- [Selection]:
= Anthropogenic metabolism =

Material and energy turnover of human society

Industrial ecology as steward of tools of analysis for resource consumption.

Anthropogenic metabolism, also referred to as metabolism of the anthroposphere, is a term used in industrial ecology, material flow analysis, and waste management to describe the material and energy turnover of human society. It emerges from the application of systems thinking to the industrial and other man-made activities and it is a central concept of sustainable development. In modern societies, the bulk of anthropogenic (man-made) material flows are related to one of the following activities: sanitation, transportation, habitation, and communication, which were "of little metabolic significance in prehistoric times". Global man-made stocks of steel in buildings, infrastructure, and vehicles, for example, amount to about 25 Gigatonnes (more than three tonnes per person), a figure that is surpassed only by construction materials such as concrete.
Sustainable development is closely linked to the design of a sustainable anthropogenic metabolism, which will entail substantial changes in the energy and material turnover of the different human activities. Anthropogenic metabolism can be seen as synonymous to social or socioeconomic metabolism. It comprises both industrial metabolism and urban metabolism.

==Negative effects==
In layman's terms, anthropogenic metabolism indicates the human impact on the world by the modern industrialized world. Much of these impacts include waste management, ecological footprints, water footprints, and flow analysis (i.e., the rate at which each human depleted the energy around them). Most anthropogenic metabolism happens in developed countries. According to Rosales, "Economic growth is at present the main cause of increased climate change, and climate change is a main mechanism of biodiversity loss; because of this, economic growth is a major catalyst of biodiversity loss."

- [Directives]:
A – Reproduce the article on anthropogenic metabolism word for word, everything from "Anthropogenic metabolism, also" down to "such as concrete.".
B – Translate this sentence from the article on anthropogenic metabolism into Spanish: "Most anthropogenic metabolism happens in developed countries."
The entries after this point are separate material, unrelated to the article on anthropogenic metabolism.

- [Scene question entries]:
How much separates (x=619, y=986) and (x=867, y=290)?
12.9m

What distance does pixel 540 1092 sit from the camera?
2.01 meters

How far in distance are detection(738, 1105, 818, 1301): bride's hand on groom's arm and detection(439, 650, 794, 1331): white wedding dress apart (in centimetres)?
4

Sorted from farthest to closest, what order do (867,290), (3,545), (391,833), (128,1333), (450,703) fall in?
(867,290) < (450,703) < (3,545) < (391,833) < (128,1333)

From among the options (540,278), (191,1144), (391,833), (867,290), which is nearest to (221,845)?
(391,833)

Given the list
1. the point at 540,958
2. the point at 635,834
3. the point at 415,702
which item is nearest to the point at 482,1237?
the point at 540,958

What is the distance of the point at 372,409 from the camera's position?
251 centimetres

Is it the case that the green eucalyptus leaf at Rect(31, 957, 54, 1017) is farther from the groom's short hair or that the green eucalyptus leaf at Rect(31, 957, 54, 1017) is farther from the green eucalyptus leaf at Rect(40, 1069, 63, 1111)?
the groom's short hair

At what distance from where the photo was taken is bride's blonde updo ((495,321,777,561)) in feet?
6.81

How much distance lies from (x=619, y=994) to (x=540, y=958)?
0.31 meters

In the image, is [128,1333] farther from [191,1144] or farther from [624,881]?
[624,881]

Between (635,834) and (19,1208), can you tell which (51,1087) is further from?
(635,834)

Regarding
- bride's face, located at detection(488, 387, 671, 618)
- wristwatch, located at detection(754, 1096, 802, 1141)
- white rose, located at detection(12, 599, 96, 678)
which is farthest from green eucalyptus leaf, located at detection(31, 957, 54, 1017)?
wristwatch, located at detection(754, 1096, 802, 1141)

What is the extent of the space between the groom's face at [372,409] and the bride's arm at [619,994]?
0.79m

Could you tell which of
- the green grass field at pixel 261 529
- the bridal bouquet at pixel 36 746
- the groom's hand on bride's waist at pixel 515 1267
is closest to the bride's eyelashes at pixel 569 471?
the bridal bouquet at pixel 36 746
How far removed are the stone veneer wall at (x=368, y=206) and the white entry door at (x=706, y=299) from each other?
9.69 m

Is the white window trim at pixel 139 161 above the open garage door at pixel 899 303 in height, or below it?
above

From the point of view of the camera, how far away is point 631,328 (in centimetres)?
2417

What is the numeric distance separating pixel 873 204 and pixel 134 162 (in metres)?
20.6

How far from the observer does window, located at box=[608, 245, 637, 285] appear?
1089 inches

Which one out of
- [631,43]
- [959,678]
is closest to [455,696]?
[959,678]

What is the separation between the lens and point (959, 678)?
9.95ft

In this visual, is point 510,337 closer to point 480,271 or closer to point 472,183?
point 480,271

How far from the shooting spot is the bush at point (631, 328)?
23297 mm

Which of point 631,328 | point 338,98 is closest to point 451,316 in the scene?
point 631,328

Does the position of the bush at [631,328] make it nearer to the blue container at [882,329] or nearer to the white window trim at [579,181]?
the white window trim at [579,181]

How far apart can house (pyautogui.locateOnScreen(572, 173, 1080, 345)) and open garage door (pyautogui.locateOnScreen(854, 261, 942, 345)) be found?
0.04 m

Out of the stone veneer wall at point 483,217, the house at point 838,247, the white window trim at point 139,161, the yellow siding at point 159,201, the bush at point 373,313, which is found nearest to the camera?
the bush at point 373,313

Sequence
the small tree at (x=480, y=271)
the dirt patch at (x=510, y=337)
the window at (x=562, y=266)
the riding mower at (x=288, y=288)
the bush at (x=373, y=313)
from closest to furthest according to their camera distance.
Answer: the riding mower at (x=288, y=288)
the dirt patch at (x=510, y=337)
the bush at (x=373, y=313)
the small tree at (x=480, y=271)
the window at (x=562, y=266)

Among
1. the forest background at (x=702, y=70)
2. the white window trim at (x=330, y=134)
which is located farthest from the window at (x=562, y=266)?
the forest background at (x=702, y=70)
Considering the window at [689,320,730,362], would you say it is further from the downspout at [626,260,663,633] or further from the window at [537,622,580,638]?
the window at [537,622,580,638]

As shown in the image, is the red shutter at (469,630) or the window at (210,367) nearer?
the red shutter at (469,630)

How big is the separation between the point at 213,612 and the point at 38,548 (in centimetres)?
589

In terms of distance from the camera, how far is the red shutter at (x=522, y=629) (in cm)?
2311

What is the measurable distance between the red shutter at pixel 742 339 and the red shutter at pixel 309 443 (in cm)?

- [Task-by-task solutions]:
A –
Anthropogenic metabolism, also referred to as metabolism of the anthroposphere, is a term used in industrial ecology, material flow analysis, and waste management to describe the material and energy turnover of human society. It emerges from the application of systems thinking to the industrial and other man-made activities and it is a central concept of sustainable development. In modern societies, the bulk of anthropogenic (man-made) material flows are related to one of the following activities: sanitation, transportation, habitation, and communication, which were "of little metabolic significance in prehistoric times". Global man-made stocks of steel in buildings, infrastructure, and vehicles, for example, amount to about 25 Gigatonnes (more than three tonnes per person), a figure that is surpassed only by construction materials such as concrete.

B – La mayor parte del metabolismo antropogénico ocurre en los países desarrollados.